··· Materials provided ···

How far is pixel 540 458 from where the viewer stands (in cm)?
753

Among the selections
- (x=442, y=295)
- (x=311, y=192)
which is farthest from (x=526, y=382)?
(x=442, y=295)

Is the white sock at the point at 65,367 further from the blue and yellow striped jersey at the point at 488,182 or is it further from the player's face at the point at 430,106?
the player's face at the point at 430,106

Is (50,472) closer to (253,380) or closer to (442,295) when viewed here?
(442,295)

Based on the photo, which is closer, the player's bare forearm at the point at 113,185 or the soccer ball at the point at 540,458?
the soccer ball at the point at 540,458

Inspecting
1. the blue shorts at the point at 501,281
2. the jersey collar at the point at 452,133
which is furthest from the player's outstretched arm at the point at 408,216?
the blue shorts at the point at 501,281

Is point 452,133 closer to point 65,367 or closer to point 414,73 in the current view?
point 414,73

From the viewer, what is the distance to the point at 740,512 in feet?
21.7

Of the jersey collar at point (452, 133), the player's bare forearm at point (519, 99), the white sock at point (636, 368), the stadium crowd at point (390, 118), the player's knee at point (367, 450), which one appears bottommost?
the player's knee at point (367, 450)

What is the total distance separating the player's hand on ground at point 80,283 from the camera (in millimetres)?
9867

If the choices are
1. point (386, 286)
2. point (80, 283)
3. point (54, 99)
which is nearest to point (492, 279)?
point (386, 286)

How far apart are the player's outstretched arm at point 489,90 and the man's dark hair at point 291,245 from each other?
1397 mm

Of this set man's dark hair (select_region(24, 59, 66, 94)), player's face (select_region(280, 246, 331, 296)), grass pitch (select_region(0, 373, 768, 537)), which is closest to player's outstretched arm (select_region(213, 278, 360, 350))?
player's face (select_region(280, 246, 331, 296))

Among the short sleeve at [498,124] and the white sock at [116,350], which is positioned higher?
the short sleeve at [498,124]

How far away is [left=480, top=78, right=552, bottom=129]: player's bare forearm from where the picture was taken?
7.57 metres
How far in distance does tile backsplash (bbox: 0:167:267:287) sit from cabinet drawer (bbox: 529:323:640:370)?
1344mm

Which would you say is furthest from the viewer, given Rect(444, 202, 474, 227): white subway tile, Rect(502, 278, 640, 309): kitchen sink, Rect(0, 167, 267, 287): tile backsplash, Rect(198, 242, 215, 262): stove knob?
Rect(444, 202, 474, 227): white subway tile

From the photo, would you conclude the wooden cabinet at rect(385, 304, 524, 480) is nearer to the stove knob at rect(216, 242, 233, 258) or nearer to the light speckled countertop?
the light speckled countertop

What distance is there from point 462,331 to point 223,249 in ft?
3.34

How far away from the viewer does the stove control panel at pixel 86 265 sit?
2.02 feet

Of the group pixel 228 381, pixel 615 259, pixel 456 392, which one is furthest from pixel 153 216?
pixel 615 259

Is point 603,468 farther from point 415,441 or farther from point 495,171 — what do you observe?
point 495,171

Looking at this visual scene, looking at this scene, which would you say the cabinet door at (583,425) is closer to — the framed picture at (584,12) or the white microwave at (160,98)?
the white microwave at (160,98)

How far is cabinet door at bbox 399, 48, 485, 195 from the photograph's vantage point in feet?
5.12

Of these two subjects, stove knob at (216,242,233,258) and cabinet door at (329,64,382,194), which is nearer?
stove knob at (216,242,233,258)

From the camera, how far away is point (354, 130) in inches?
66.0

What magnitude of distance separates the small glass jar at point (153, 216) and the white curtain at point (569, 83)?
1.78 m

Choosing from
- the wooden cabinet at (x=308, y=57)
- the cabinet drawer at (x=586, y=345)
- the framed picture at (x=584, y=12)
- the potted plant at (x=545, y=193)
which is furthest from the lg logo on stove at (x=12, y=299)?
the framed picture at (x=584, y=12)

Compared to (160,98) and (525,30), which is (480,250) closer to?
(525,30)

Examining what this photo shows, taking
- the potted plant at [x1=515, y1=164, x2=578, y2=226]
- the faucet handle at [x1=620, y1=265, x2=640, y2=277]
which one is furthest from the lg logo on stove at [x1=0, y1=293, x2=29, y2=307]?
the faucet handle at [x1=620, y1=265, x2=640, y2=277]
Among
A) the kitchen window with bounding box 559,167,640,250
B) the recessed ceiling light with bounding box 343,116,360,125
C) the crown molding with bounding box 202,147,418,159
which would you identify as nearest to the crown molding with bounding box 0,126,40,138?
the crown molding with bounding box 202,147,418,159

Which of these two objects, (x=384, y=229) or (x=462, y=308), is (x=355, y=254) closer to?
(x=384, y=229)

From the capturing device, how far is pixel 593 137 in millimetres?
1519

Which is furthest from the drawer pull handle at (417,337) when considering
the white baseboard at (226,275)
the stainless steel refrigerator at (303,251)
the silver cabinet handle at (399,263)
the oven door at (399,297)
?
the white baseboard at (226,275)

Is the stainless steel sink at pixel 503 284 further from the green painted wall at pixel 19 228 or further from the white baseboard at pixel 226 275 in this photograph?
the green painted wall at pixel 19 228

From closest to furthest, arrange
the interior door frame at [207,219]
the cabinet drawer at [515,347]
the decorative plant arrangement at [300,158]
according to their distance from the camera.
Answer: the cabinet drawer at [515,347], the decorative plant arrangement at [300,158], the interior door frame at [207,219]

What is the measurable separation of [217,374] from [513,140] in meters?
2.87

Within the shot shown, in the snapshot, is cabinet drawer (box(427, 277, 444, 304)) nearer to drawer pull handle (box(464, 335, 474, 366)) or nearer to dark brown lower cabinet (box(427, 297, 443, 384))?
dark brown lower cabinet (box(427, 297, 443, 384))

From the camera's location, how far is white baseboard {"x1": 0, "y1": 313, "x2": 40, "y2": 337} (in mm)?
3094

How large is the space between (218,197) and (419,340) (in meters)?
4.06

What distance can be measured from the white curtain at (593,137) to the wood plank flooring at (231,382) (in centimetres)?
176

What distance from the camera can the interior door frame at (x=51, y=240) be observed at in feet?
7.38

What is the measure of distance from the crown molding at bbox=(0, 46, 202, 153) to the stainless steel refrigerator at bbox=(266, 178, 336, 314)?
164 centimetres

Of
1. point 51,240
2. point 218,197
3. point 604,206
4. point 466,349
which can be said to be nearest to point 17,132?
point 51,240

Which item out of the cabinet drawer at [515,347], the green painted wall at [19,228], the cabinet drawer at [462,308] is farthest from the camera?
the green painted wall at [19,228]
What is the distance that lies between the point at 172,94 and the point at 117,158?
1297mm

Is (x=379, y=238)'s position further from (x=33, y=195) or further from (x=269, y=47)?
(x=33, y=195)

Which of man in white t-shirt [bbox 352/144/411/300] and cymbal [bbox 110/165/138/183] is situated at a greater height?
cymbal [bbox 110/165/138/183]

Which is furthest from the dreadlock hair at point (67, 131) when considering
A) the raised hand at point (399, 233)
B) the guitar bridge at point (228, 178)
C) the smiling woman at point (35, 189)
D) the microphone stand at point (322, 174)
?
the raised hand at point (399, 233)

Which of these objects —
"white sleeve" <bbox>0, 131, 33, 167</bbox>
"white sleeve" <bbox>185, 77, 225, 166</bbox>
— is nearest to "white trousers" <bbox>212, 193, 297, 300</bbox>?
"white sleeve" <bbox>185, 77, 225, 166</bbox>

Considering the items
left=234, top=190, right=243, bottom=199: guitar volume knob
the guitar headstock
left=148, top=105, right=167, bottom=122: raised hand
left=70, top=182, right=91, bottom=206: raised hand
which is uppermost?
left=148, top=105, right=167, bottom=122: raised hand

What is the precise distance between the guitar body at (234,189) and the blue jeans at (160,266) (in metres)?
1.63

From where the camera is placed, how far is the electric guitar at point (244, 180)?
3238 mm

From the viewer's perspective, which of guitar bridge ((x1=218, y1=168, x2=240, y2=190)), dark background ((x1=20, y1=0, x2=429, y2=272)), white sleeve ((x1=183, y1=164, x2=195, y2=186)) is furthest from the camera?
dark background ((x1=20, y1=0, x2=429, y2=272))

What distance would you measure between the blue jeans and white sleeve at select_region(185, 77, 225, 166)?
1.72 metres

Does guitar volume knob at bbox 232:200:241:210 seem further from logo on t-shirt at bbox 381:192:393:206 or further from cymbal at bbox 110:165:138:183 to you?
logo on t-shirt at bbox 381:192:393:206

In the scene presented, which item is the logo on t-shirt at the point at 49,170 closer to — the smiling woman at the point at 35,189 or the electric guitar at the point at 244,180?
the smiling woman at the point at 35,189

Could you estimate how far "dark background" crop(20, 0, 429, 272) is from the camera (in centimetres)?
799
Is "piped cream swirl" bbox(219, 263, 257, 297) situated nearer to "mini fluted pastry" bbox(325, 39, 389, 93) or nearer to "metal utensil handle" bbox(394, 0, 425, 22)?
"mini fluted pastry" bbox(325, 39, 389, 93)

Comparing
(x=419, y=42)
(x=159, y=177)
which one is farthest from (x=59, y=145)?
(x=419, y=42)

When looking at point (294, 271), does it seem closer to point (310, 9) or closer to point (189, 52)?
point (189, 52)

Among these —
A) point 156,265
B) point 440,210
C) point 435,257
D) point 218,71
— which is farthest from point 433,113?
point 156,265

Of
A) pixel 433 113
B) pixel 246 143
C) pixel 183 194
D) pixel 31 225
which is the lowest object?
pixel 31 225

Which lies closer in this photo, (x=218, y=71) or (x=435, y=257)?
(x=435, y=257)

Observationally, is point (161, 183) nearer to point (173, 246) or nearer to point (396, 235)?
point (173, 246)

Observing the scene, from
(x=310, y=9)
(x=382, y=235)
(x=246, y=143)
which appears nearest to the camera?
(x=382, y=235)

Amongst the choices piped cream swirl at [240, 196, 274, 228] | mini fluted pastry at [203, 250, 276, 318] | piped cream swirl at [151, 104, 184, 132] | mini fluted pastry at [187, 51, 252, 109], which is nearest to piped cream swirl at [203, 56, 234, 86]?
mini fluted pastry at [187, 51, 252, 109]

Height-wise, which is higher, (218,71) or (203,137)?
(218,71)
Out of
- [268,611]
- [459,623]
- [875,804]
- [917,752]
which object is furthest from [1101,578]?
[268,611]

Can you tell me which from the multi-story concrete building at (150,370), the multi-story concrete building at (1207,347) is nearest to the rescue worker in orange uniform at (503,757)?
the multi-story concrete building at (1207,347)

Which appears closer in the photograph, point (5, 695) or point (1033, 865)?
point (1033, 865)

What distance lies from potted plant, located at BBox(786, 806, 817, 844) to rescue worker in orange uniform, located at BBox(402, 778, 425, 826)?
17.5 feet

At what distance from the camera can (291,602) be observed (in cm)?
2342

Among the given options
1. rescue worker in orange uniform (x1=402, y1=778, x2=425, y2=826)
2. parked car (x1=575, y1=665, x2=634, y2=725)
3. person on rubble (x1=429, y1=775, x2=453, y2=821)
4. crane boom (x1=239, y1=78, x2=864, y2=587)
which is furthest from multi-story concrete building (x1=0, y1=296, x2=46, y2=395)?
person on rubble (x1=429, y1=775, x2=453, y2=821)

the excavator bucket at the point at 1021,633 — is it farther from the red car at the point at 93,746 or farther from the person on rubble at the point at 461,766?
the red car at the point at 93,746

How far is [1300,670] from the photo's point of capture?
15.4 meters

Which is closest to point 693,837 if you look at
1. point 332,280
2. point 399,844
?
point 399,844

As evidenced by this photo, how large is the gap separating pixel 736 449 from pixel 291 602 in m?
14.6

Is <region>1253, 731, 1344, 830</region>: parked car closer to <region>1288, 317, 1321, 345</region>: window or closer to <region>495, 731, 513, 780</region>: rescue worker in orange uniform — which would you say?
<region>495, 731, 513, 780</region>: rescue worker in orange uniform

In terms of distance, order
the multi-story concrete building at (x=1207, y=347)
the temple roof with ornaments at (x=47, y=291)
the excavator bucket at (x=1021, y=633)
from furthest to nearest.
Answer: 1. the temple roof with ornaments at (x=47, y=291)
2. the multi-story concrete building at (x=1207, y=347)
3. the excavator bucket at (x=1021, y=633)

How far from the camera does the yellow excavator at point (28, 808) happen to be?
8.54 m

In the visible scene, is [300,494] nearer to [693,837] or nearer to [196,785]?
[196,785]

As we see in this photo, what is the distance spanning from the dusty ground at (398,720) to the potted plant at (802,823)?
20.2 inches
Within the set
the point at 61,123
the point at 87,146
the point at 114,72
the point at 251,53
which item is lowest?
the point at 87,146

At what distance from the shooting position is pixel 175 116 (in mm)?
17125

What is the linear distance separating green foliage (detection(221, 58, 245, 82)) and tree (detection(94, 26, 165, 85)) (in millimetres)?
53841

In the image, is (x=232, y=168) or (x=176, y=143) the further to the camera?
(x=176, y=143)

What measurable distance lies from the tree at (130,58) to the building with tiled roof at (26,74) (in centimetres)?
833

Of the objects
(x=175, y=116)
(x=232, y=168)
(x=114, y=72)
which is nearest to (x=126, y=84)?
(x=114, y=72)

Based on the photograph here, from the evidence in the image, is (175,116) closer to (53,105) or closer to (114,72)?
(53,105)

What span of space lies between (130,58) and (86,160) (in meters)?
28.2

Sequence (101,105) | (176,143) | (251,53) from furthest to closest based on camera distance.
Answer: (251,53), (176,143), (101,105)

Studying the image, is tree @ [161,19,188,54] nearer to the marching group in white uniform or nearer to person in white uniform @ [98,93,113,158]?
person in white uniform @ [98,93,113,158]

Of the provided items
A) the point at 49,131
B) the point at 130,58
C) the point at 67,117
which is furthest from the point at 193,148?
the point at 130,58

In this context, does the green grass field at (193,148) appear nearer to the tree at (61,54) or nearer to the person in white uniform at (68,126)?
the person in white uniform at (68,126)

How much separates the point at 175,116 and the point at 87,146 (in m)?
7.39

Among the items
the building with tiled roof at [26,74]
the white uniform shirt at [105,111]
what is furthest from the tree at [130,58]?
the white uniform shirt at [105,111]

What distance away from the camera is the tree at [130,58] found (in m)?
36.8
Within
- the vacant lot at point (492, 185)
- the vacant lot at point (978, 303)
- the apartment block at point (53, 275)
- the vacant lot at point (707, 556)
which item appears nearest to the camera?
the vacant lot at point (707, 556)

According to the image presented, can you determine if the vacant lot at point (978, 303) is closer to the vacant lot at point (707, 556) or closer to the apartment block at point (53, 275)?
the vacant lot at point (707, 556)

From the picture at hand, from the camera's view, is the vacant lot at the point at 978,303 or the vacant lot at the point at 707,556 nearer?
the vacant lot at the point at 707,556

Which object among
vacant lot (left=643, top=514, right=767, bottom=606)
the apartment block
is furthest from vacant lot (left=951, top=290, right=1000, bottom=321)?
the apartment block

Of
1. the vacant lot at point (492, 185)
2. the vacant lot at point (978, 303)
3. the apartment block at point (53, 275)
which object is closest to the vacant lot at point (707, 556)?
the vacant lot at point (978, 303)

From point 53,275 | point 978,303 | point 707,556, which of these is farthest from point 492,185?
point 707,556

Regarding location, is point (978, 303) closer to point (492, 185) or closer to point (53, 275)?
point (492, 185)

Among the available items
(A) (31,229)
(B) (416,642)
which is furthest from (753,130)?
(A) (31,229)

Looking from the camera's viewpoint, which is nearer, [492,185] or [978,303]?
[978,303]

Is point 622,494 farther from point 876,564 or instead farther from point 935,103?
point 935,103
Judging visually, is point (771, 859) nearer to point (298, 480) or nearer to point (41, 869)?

···

Reproduce only the lines running from the one with "From the picture" through the final line of the listing above, both ends included.

▸ Task answer
From the picture at hand, from the camera's view, is the vacant lot at the point at 978,303 or the vacant lot at the point at 707,556 nearer?
the vacant lot at the point at 707,556

Which object among
vacant lot (left=643, top=514, right=767, bottom=606)
the apartment block
is furthest from vacant lot (left=951, top=290, right=1000, bottom=321)?
the apartment block

Of
1. the vacant lot at point (492, 185)
2. the vacant lot at point (978, 303)
3. the apartment block at point (53, 275)
which object is closest to the vacant lot at point (707, 556)?
the vacant lot at point (978, 303)

From point 53,275 | point 978,303 | point 707,556, which of these is farthest from point 492,185?
point 707,556

Regarding location, is point (978, 303) closer to point (492, 185) or closer to point (53, 275)?
point (492, 185)

Among the available items
(A) (31,229)
(B) (416,642)
which is furthest from (753,130)?
(A) (31,229)

Looking from the camera's viewpoint, which is nearer, [492,185] or [978,303]?
[978,303]

Is point 622,494 farther from point 876,564 or instead farther from point 935,103?
point 935,103
Judging visually, is point (771, 859) nearer to point (298, 480) or nearer to point (41, 869)?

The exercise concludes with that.